---- Supplied information
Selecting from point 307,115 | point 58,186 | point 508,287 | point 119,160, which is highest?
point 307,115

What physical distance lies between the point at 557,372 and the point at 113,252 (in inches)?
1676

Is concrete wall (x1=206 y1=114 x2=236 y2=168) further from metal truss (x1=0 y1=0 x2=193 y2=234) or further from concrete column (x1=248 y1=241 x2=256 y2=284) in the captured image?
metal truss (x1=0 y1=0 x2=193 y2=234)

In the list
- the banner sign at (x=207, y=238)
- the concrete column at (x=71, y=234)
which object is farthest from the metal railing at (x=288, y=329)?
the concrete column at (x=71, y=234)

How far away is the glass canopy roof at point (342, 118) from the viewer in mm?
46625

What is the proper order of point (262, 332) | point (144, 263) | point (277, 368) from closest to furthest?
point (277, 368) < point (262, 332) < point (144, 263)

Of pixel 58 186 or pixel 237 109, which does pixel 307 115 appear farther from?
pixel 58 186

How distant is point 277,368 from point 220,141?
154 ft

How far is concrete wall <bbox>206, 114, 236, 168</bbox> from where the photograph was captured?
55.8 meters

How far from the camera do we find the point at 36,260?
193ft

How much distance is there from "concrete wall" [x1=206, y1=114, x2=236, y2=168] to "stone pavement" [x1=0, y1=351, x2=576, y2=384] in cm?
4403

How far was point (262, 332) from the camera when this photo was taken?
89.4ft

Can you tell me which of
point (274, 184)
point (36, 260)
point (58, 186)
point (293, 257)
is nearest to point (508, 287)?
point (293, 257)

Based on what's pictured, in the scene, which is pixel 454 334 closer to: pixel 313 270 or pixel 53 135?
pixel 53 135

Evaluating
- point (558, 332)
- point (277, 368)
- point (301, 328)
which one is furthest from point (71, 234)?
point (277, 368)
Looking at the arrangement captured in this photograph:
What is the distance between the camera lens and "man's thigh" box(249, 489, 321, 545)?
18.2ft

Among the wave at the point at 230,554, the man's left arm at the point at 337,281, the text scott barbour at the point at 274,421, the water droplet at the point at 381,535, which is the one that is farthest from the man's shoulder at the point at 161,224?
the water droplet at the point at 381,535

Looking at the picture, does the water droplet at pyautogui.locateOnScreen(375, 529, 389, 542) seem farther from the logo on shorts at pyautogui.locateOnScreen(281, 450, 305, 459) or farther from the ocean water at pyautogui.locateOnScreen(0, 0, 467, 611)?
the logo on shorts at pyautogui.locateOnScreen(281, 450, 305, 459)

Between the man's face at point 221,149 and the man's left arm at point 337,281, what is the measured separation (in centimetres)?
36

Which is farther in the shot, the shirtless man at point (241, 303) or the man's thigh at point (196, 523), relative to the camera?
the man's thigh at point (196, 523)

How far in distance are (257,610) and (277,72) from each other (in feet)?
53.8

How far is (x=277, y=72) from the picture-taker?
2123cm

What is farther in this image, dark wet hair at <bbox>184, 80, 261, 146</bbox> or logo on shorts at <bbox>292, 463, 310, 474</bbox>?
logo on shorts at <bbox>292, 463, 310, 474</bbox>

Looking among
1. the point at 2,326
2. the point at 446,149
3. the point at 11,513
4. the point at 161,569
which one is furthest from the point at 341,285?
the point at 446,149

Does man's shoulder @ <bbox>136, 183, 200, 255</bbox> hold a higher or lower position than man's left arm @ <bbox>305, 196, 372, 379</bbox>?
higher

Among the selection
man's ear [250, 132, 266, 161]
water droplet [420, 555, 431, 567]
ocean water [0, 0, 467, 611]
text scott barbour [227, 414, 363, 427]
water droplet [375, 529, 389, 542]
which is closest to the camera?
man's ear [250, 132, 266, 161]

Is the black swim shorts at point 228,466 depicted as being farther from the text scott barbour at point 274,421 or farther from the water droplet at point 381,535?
--------
[What this task involves] Please rewrite all the items above, replacing "concrete wall" with "brick wall" wherever it occurs and keeping everything else the same.

[Answer to the exercise]
Selecting from point 307,115 | point 58,186 | point 508,287 | point 119,160, which is highest?
point 307,115

What physical distance lies between the point at 557,372 and the point at 113,252 (in inches)?
1676

Is brick wall (x1=206 y1=114 x2=236 y2=168) further from metal truss (x1=0 y1=0 x2=193 y2=234) or further from concrete column (x1=248 y1=241 x2=256 y2=284) in the captured image?
metal truss (x1=0 y1=0 x2=193 y2=234)

In the list
- the banner sign at (x=207, y=238)
- the concrete column at (x=71, y=234)
which object is farthest from the metal railing at (x=288, y=329)?
the concrete column at (x=71, y=234)

How far away is the glass canopy roof at point (342, 118) from the viewer in mm?
46625

What is the proper order of point (262, 332) | point (144, 263) | point (277, 368) from closest to furthest?
point (277, 368) < point (262, 332) < point (144, 263)

Of pixel 58 186 or pixel 237 109, which does pixel 307 115 appear farther from?
pixel 58 186

How distant is point 277,368 from point 220,141?
154 ft

How far is brick wall <bbox>206, 114, 236, 168</bbox> from where the photograph was captured?
55.8 meters

How far from the camera do we find the point at 36,260?
193ft

How much distance is there from "brick wall" [x1=206, y1=114, x2=236, y2=168] to "stone pavement" [x1=0, y1=351, x2=576, y2=384] in cm?
4403

How far was point (262, 332) from the camera when this photo was taken?
89.4ft

Can you tell me which of
point (274, 184)
point (36, 260)
point (58, 186)
point (293, 257)
is nearest to point (508, 287)?
point (293, 257)

Based on what's pictured, in the scene, which is pixel 454 334 closer to: pixel 313 270 or pixel 53 135?
pixel 53 135

Evaluating
- point (558, 332)
- point (277, 368)
- point (301, 328)
which one is furthest from point (71, 234)?
point (277, 368)
Looking at the arrangement captured in this photograph:
What is the distance between the camera lens and "man's thigh" box(249, 489, 321, 545)?
18.2ft

Among the wave at the point at 230,554, the man's left arm at the point at 337,281, the text scott barbour at the point at 274,421, the water droplet at the point at 381,535, which is the one that is farthest from the man's shoulder at the point at 161,224?
the water droplet at the point at 381,535

Looking at the picture, does the water droplet at pyautogui.locateOnScreen(375, 529, 389, 542) seem farther from the logo on shorts at pyautogui.locateOnScreen(281, 450, 305, 459) or farther from the ocean water at pyautogui.locateOnScreen(0, 0, 467, 611)?
the logo on shorts at pyautogui.locateOnScreen(281, 450, 305, 459)

Between the man's face at point 221,149 and the man's left arm at point 337,281, what is the measured separation (in centimetres)?
36

Which is farther in the shot, the shirtless man at point (241, 303) or the man's thigh at point (196, 523), relative to the camera?
the man's thigh at point (196, 523)

How far in distance are (257,610) and (277,72) from each other (in feet)?
53.8

How far is (x=277, y=72) from the picture-taker?
2123cm

What is farther in this image, dark wet hair at <bbox>184, 80, 261, 146</bbox> or logo on shorts at <bbox>292, 463, 310, 474</bbox>?
logo on shorts at <bbox>292, 463, 310, 474</bbox>

Looking among
1. the point at 2,326
2. the point at 446,149
3. the point at 11,513
4. the point at 161,569
which one is furthest from the point at 341,285?
the point at 446,149

Does man's shoulder @ <bbox>136, 183, 200, 255</bbox> hold a higher or lower position than man's left arm @ <bbox>305, 196, 372, 379</bbox>?
higher

Among the selection
man's ear [250, 132, 266, 161]
water droplet [420, 555, 431, 567]
ocean water [0, 0, 467, 611]
text scott barbour [227, 414, 363, 427]
water droplet [375, 529, 389, 542]
which is closest to the camera?
man's ear [250, 132, 266, 161]

Is the black swim shorts at point 228,466 depicted as being farther from the text scott barbour at point 274,421 or farther from the water droplet at point 381,535?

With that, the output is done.